Drawing, Theater Design: A Town Square

This is a Drawing. It was created by Francesco Galli Bibiena. It is dated ca. 1719 and we acquired it in 1938. Its medium is pen and brown ink, brush and gray wash, blue, pale rose watercolor on white laid paper, lined. It is a part of the Drawings, Prints, and Graphic Design department.

Scena Per Angolo, or Advance Through Indirection

My love of Italian architecture came about while I was a student in Urbino and then Florence. A displaced New Yorker, I succumbed to the daily euphoria induced by my walk from my apartment to the Scuola Lorenzo de Medici. Every wall, doorway and piazza vied for my attention with outdoor statuary, Della Robbia roundels, frescoes and inlays.

In Italy, I painted inside churches, where statues and architectural features were illuminated by candles, and outside, where they were reflected in fountains or pools. The water’s movement blurred the reflections of putti and colonnade; the shadows and ripples fragmented and obscured (a word that shares the root, “scuro,” with chiaroscuro) both figure and structure, rendering them elusive to paint.

I am drawn to this Bibiena drawing because it possesses spatial complexity, multiple vantage points, architectural rigor coupled with romantic light, fluctuating forms, a chiaroscuro that activates the whole space and paper surface, and a reference to infinity in the sky overhead—all qualities I aspire to capture in my own artwork.

RECORDS PROVIDED
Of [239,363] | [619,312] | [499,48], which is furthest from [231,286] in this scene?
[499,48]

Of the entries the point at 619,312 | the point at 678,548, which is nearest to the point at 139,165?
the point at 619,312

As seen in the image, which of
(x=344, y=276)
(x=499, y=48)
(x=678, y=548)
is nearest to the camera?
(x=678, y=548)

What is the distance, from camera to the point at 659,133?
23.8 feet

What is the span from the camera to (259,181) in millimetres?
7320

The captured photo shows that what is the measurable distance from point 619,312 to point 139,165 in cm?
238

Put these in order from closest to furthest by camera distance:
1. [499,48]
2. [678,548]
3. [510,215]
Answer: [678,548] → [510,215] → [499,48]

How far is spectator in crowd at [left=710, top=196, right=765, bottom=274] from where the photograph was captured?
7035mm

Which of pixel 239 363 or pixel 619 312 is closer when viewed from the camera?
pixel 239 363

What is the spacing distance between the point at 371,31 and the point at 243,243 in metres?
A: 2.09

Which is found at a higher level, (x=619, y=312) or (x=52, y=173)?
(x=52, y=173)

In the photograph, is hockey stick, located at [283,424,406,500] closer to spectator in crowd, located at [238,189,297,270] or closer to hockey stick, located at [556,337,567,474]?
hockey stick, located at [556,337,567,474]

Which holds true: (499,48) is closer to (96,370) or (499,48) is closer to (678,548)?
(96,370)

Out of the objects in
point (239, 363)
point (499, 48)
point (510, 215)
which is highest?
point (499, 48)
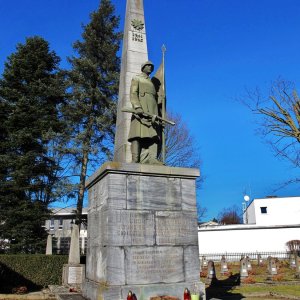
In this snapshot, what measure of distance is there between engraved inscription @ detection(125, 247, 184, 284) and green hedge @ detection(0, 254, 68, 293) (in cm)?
1277

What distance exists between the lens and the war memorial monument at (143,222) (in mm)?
6773

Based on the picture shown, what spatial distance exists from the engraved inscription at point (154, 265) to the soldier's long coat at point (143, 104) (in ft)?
8.17

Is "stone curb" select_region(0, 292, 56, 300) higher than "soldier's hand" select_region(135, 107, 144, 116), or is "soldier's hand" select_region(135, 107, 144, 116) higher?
"soldier's hand" select_region(135, 107, 144, 116)

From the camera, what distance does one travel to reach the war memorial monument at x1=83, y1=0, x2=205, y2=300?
22.2 feet

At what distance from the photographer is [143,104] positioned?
8234 millimetres

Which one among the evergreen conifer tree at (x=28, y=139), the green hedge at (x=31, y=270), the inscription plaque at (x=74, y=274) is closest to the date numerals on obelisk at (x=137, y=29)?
the inscription plaque at (x=74, y=274)

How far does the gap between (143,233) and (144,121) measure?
247 cm

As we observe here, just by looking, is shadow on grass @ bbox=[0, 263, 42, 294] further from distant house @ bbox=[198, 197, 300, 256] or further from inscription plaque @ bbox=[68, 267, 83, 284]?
distant house @ bbox=[198, 197, 300, 256]

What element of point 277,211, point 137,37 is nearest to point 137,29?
point 137,37

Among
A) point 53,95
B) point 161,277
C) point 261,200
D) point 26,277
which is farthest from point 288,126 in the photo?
point 261,200

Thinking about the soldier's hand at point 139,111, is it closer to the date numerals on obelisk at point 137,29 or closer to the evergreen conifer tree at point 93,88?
the date numerals on obelisk at point 137,29

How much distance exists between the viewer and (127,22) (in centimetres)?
1002

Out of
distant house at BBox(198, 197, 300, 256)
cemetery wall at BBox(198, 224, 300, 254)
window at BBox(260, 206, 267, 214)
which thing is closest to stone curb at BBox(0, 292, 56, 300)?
cemetery wall at BBox(198, 224, 300, 254)

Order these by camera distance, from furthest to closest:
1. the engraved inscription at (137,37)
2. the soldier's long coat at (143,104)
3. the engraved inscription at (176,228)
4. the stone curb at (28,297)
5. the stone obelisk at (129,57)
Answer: the stone curb at (28,297) < the engraved inscription at (137,37) < the stone obelisk at (129,57) < the soldier's long coat at (143,104) < the engraved inscription at (176,228)
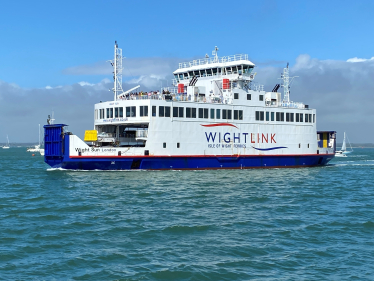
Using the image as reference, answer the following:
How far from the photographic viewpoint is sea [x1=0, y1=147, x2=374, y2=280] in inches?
369

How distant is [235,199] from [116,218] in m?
6.31

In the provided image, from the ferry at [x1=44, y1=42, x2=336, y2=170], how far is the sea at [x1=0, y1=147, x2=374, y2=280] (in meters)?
5.49

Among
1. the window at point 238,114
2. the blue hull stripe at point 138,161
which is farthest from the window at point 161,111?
the window at point 238,114

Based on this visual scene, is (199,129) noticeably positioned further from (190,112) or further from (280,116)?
(280,116)

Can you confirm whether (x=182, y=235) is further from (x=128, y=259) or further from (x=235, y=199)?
(x=235, y=199)

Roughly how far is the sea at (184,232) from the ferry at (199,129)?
216 inches

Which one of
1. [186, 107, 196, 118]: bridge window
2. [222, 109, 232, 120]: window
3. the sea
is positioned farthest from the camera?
[222, 109, 232, 120]: window

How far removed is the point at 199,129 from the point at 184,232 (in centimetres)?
1834

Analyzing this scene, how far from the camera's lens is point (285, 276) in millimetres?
9023

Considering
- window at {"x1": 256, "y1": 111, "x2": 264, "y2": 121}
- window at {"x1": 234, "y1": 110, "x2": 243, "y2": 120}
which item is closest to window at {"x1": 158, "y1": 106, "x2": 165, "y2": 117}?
window at {"x1": 234, "y1": 110, "x2": 243, "y2": 120}

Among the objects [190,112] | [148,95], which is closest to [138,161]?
[148,95]

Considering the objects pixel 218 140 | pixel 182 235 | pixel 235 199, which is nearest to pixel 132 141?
pixel 218 140

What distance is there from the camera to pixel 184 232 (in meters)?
12.5

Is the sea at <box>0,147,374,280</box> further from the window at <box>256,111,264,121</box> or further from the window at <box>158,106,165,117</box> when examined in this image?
the window at <box>256,111,264,121</box>
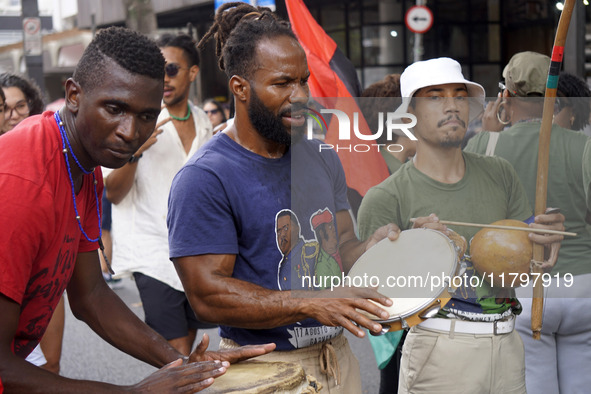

TASKS
**a.** According to the page on the Bibiena drawing, in what year was the drawing acquired?
**b.** Reproduce from the page on the Bibiena drawing the passage that opens with the words containing "Drawing, Theater Design: A" and closes with "Graphic Design department.".

OUTPUTS IN ORDER
**a.** 1938

**b.**
Drawing, Theater Design: A Town Square

This is a Drawing. It was created by Francesco Galli Bibiena. It is dated ca. 1719 and we acquired it in 1938. Its medium is pen and brown ink, brush and gray wash, blue, pale rose watercolor on white laid paper, lined. It is a part of the Drawings, Prints, and Graphic Design department.